The World Economic Forum’s Global Information and Technology Index measures future readiness of economies. The Philippines was in 77th place in 2015, falling to 80th place in 2019.
The WJP Rule of Law Index measures a country’s performance in upholding fundamental rights, national security, regulatory enforcement, civil and criminal justice. The Philippines was in 51st position, out of 113 countries in 2015. Our ranking sank to 90th place in 2019.
There are other development indices but space inhibits me from including them. Suffice it to say that the majority tell the same story of deterioration.
As for the economy, the Duterte administration has been able to sustain the economy’s growth momentum.
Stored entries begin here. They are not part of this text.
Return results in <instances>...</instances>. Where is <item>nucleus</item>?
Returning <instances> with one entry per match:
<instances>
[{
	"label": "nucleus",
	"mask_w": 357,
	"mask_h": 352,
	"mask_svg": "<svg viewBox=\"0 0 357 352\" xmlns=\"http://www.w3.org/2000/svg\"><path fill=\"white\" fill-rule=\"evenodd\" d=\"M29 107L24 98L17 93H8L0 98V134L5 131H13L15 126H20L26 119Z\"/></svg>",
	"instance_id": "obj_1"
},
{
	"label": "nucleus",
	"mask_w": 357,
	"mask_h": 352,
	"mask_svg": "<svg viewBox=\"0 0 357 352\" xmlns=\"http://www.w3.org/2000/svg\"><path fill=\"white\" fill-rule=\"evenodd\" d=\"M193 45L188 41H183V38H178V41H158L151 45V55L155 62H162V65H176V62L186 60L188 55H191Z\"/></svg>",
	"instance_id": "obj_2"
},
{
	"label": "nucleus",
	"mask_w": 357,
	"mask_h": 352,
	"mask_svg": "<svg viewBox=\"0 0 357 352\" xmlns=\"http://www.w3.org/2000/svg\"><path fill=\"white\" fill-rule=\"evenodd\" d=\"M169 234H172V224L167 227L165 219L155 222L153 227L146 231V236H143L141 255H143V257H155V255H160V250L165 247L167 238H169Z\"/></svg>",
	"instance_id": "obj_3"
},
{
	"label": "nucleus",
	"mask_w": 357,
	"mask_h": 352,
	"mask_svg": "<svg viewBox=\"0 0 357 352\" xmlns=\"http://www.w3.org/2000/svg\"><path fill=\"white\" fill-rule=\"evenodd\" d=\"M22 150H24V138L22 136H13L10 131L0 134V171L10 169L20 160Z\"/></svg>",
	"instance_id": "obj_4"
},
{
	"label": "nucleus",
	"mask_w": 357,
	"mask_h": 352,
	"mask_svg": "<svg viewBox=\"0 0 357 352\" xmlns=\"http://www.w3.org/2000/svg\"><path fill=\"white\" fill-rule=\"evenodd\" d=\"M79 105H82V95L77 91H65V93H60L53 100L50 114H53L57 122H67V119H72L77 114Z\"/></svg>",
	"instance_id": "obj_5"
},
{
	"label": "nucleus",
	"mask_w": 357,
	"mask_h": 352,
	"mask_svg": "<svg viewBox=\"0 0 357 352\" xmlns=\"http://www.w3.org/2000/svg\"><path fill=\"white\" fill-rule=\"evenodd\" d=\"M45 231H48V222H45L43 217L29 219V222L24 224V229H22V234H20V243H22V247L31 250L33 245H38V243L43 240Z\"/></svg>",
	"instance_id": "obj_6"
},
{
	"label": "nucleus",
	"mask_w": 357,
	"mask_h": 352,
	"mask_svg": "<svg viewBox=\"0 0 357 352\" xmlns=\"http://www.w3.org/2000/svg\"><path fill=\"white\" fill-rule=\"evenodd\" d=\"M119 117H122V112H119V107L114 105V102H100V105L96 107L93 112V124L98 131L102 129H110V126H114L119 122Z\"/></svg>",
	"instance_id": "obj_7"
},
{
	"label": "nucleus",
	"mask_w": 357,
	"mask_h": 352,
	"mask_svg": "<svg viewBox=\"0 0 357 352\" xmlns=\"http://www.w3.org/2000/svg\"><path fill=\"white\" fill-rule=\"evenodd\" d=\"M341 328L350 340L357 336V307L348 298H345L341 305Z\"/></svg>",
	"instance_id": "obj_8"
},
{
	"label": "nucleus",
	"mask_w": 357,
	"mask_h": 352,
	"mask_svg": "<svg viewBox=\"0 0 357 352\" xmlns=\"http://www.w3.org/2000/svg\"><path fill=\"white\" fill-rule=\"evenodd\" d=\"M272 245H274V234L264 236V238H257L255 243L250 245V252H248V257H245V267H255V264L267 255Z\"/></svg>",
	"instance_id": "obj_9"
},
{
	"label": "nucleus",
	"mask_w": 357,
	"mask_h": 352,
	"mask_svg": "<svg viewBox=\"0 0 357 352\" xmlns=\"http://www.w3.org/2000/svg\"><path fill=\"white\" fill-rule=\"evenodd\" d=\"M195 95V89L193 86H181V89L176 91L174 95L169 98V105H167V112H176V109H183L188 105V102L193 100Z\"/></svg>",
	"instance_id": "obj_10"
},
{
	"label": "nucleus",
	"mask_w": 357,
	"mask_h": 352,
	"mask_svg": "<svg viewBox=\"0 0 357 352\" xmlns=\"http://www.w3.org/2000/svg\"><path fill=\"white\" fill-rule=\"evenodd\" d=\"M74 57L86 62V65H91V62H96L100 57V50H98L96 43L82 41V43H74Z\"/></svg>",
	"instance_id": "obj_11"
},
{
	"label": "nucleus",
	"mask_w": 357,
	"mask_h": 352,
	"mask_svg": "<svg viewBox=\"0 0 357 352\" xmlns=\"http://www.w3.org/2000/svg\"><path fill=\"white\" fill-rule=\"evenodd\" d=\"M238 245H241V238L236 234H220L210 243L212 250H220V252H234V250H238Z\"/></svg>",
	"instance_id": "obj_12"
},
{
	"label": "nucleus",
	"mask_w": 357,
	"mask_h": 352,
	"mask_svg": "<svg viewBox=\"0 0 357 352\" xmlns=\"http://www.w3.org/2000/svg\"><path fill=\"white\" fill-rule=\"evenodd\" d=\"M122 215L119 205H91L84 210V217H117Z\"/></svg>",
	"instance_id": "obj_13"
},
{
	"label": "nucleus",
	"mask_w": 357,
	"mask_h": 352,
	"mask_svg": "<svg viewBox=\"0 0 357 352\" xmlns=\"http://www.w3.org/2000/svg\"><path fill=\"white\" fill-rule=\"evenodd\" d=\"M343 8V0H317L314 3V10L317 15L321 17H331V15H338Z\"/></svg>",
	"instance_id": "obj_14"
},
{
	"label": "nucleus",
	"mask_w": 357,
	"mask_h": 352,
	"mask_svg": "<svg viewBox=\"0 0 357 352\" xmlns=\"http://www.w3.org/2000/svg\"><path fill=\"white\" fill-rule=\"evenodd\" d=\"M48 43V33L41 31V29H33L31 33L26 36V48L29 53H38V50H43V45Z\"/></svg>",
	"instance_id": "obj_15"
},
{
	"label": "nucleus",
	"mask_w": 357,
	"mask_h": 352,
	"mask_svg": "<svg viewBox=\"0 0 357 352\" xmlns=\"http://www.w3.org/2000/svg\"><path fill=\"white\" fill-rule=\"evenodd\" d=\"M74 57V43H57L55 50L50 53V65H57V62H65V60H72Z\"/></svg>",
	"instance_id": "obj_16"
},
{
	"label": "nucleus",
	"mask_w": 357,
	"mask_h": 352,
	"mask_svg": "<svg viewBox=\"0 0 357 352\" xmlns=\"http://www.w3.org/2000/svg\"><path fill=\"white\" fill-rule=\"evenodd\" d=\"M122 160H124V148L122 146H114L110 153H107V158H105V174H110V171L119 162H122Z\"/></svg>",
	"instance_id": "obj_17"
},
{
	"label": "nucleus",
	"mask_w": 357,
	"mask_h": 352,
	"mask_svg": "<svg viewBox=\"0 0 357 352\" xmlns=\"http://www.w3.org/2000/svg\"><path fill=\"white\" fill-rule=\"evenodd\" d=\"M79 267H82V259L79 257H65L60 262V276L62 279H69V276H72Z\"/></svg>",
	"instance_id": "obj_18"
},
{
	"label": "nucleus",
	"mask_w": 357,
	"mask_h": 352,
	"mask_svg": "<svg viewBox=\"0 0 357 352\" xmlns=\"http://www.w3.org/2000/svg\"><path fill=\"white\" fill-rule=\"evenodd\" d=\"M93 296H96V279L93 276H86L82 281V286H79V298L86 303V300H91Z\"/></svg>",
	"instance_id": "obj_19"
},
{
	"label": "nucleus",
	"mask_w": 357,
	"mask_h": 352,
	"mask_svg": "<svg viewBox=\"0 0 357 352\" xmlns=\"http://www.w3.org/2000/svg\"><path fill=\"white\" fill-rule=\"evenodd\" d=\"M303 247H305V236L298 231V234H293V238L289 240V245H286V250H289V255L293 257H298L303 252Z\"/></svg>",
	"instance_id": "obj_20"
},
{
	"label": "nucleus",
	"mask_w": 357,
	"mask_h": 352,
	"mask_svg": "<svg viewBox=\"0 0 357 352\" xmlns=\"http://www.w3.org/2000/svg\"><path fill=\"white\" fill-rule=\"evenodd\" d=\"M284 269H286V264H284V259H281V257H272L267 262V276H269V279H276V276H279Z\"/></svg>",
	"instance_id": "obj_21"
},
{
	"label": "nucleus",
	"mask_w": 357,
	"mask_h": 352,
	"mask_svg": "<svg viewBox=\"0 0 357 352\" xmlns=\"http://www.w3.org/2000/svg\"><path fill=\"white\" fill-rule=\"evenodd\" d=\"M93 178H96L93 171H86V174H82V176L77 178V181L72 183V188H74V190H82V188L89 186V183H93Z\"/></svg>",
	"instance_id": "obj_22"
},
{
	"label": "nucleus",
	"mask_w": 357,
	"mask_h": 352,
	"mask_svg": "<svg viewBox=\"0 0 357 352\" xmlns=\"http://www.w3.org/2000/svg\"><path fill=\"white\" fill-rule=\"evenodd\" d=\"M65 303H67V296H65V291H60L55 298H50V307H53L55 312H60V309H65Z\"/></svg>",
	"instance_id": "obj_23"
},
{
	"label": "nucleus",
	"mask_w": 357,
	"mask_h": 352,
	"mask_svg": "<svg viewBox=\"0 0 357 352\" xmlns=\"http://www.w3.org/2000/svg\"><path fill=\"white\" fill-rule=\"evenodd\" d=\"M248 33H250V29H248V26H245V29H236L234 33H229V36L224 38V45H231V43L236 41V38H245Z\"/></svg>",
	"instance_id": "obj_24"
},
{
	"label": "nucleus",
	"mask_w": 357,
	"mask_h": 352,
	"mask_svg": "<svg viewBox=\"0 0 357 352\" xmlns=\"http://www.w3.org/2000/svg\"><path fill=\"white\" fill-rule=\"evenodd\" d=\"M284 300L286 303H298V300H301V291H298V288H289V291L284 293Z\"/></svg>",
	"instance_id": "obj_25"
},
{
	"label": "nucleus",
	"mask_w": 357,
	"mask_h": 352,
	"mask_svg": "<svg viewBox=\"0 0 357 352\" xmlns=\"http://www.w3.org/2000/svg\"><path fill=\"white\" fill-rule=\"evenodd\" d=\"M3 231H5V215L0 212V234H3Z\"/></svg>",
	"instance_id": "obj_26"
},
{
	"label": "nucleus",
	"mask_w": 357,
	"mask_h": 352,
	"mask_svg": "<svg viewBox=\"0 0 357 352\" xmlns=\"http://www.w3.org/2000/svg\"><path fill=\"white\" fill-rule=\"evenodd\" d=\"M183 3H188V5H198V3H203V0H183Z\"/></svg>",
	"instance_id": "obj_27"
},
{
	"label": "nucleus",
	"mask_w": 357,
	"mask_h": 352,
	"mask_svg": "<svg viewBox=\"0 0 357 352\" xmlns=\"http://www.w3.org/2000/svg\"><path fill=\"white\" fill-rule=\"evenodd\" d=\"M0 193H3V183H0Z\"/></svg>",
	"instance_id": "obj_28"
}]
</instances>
Gross Domestic Product (GDP) grew by an average of 6.5 percent from 2012-2015. The same pace was sustained from 2016 to 2019. The difference, however, is that growth accelerated during PNoy’s last fours years, peaking in 2016 at 7.1 percent. It decelerated from 2017 to 2019.
Foreign Direct Investments (FDI) has been on a uptrend since 2010, peaking in 2017. It has also been declining since then. The decline is attributed to the President’s animosity towards America, which caused many IT-BPO companies to locate elsewhere. This was exacerbated by peace and order concerns due to the war on drugs, delays in tax reforms and the usual disincentives such as expensive power cost, among others. The President banked on a deluge of investments from China in exchange for one political concession after another – but this never materialized. Feisty Vietnam and uncompromising Indonesia secured the lion’s share of Chinese investments.
The Duterte administration relied on infrastructure spending to drive the economy. It spent well over 5 percent of GDP on public works from 2016 to 2019, something the country badly needed and will benefit from. It must be highlighted, however, that underlying Build Build Build is a strong fiscal position. Fortunately, the last administration left the nation with cash and cash equivalent reserves of $84 billion, a debt-to-GDP ratio of only 42.1 percent, a revenue base of 15.2 percent of GDP and an investment grade debt rating. This allowed the current administration to borrow and spend massively. The infrastructure blitz could not have been possible without prior fiscal prudence.
What is truly regrettable is that no new manufacturing industries were developed during President Duterte’s term. In fact, the few sectors that were struggling were left to die – garments and footwear manufacturing are among them. Only once in the last five years did the growth of manufacturing outpace the growth of services. This was in 2017. In this administration, infrastructure development was made the solitary driver of the economy. Unfortunately, this is not sustainable.
As a result, the country has become dangerously dependent on imports for nearly all its needs, including food. Although our merchandise exports increased marginally from $58.64 billion in 2015 to $70.92 billion in 2019, our imports shot up disproportionately. Our trade deficit ballooned from a manageable $11.5 billion in 2015 to a whopping $46.3 billion in 2019. OFW remittances fill the gap.
So, was the economy stronger in 2019 compared to 2015? Yes and no. Yes because the economy grew at pace, infrastructure improved and so has per capita income, unemployment and poverty rates. No because our manufacturing industries have turned alarmingly weaker, our trade deficit is bordering on the danger zone and the country remains unattractive to foreign investors. All these make for a fundamentally fragile economy.
The nation has turned from promising to underachieving even before the pandemic hit. The country is less competitive, our institutions are weaker and the integrity of the rule of law has eroded. Worse, corruption is back with a vengeance.
What is even more worrisome is that we can no longer count on government to do what is right, what is moral and what is democratic. Experience has taught us that Malacañang’s decisions are often laced with distorted personal biases, simplistic thinking and political considerations. So, no, I cannot buy into the propaganda.